08:41 because we don't have to read every single record. And so, yeah, that will be faster. Okay, so indexing in Prisma. Like I mentioned, we already have indexes for our unique fields that's generated in our migrations SQL script. But if you want to manually index something,

09:01 you add the double at index directive or attribute here that allows you to say, I want to add an index on the location ID. And Prisma takes care of making this create index call and then the database takes care of that index.

09:21 And it will use it when it's executing queries. And then you can do multiple columns and we'll actually be doing that in this exercise. And so we want to, this is kind of like our Amsterdam and then year, right? Where we say like, okay, I'm looking for when I was in Amsterdam in 2023. Okay, so here's Amsterdam. And then here's the second part of the index

09:39 is the year or whatever. So yeah, we can say location ID and the name. And we're, yeah, absolutely going to be taking advantage of that capability as well. So we're going to be running SQL commands in this exercise. And so you have a couple options for what you can do.

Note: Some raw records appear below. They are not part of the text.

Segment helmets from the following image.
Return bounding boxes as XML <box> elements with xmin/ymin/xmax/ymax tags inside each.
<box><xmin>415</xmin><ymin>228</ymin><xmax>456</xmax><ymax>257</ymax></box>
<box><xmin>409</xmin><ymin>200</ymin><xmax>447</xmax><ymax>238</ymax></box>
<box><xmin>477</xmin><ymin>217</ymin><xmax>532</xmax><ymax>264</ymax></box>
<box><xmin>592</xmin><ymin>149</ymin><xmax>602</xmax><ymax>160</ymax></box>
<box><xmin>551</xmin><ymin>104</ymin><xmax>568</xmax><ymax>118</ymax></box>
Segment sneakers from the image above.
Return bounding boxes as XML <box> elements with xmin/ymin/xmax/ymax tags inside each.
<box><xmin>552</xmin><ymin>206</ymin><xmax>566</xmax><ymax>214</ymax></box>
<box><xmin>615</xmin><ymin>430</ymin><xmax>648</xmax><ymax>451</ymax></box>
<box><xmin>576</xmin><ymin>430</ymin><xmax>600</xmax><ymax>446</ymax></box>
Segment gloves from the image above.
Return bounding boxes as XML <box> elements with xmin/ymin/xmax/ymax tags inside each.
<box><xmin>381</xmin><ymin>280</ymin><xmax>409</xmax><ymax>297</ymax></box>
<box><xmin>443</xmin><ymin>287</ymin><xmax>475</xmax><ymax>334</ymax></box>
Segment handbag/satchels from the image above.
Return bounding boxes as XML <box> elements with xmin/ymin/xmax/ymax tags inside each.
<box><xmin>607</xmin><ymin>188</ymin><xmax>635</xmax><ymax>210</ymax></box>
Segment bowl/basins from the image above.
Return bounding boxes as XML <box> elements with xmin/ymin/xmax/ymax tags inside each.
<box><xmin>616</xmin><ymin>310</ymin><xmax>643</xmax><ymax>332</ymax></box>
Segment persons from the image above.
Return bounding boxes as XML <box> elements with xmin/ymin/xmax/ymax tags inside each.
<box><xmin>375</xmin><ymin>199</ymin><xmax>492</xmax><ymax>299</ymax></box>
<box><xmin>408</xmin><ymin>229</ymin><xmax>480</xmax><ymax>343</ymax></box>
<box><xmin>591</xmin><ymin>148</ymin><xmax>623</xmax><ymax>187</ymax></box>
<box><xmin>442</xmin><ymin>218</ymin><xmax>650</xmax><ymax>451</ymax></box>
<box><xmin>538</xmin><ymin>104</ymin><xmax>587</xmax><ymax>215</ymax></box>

09:59 You can create a temporary file in the playground if you want to, and then run this. You could run it with a NPX, TSX. Actually, you know what? I'll just show you. So I'm going to make temp ignored.ts and stick that right there. And then let's run NPX.

10:20 Let's, or yeah, TSX watch, and then temp ignored. And so now I get my results there. If I change this, it will rerun every time. And so you could do it that way. It's nice and easy to make that happen that way. The way I'm going to do it though

10:38 is I'm going to use the SQLite 3 CLI. So you'll get that installed on your machine. The instructions will have instructions on how to do that. And then you are in the SQLite CLI. So I can say, explain the query, and I get the output there too. So you have some options

10:57 on how you want to run these queries. Use whichever one you feel most comfortable with. And yeah, you're going to be explaining queries like nobody's business in this exercise. So it's a lot of fun. It can be really fun to go pretty deep on some of this stuff, especially the stuff that consultants get paid big bucks to do.

11:17 There are literally just, the first step of the exercise is like three lines of code changed, maybe just two. And then the second step is literally one line of code change makes all the difference. And that's something that I found in software development is that performance optimizations take an enormous amount of work

11:36 if you're building the tools to make it possible to make these optimizations work. But then when you're consuming those tools, it's normally just like a couple of lines to opt into the particular optimization and add some config or whatever. It's kind of interesting how that shakes out.

11:54 Think about adding react.memo on a component that you need to optimize its rendering. That's a very easy thing to do, but it takes a fair bit of work for React to do that and make that efficient for all of us, right? So all of that said,

12:11 I think we're ready to get into optimizing some queries. So have a great time with this one and we'll see you on the other side.